::: Entries provided :::
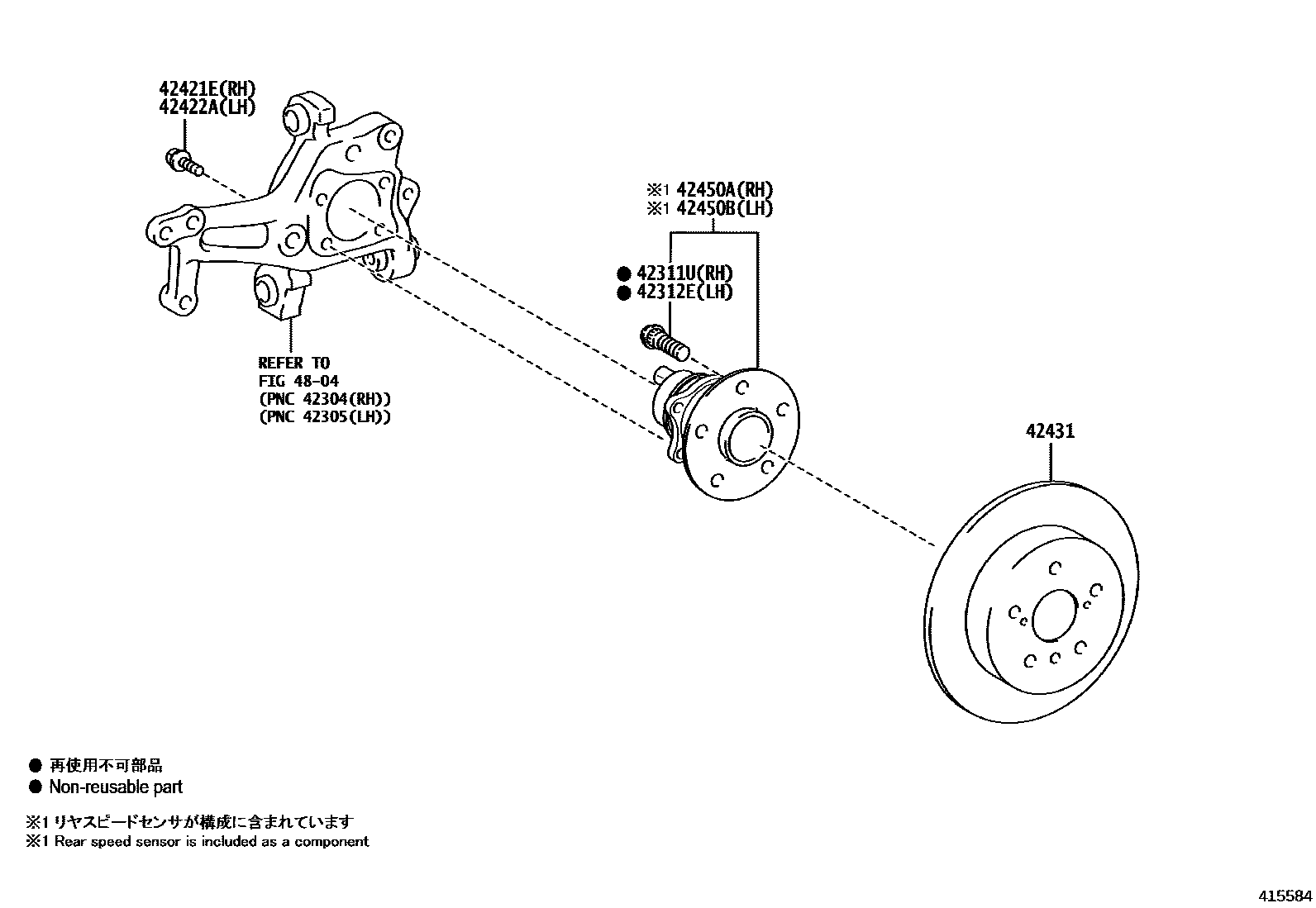 42421E(RH)
42422A(LH)

※1 42450A(RH)
※1 42450B(LH)

● 42311U(RH)
● 42312E(LH)

REFER TO
FIG 48-04
(PNC 42304(RH))
(PNC 42305(LH))

42431

● 再使用不可部品
● Non-reusable part

※1 リヤスピードセンサが構成に含まれています
※1 Rear speed sensor is included as a component

415584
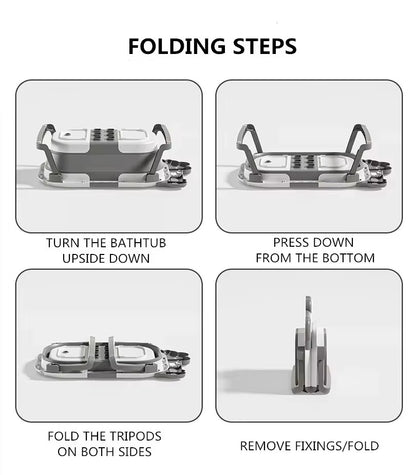 FOLDING STEPS

TURN THE BATHTUB UPSIDE DOWN

PRESS DOWN FROM THE BOTTOM

FOLD THE TRIPODS ON BOTH SIDES

REMOVE FIXINGS/FOLD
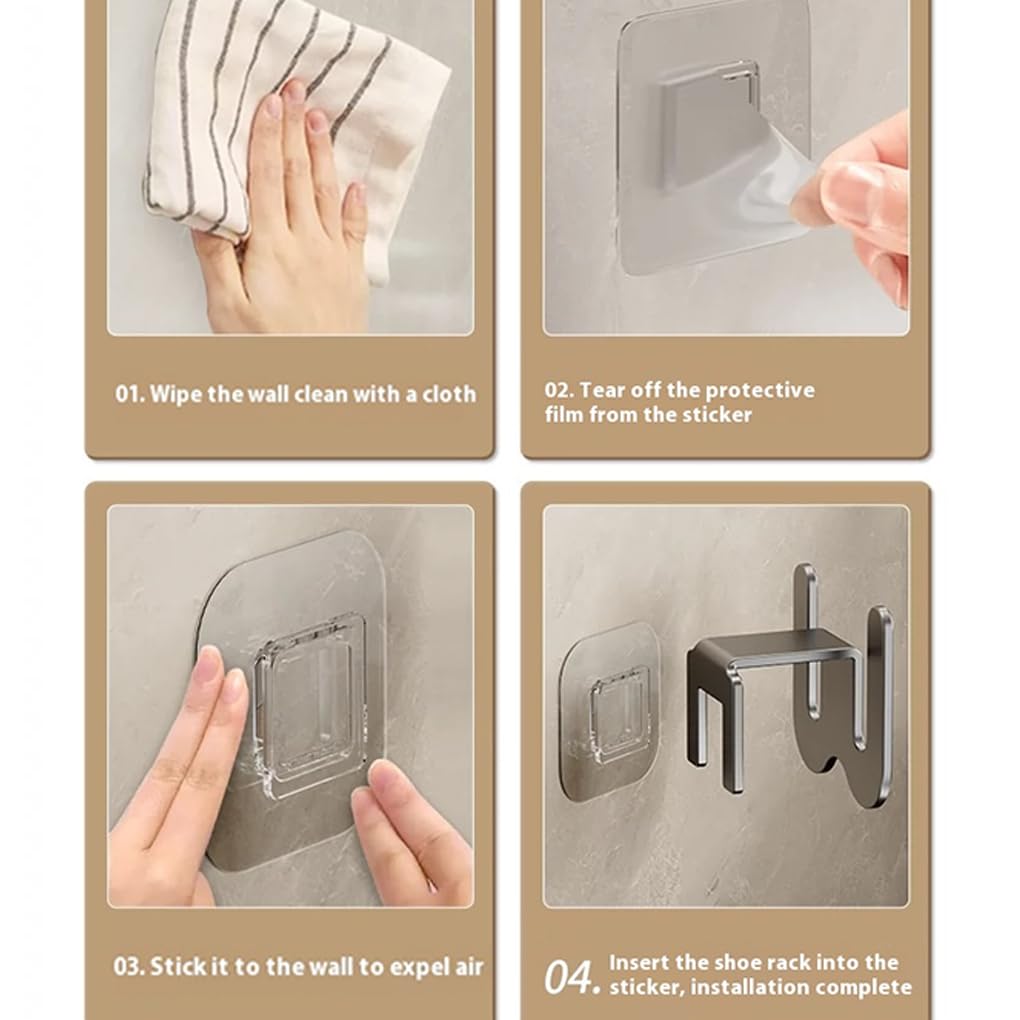 01. Wipe the wall clean with a cloth

02. Tear off the protective film from the sticker

03. Stick it to the wall to expel air

04. Insert the shoe rack into the sticker, installation complete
:::
### Instructions for the task
Extract only the lines from the line containing "FOLDING STEPS" through the final line of the listing above, unchanged; pictures stay out of the copy.

### Result for this task
 FOLDING STEPS

TURN THE BATHTUB UPSIDE DOWN

PRESS DOWN FROM THE BOTTOM

FOLD THE TRIPODS ON BOTH SIDES

REMOVE FIXINGS/FOLD
 01. Wipe the wall clean with a cloth

02. Tear off the protective film from the sticker

03. Stick it to the wall to expel air

04. Insert the shoe rack into the sticker, installation complete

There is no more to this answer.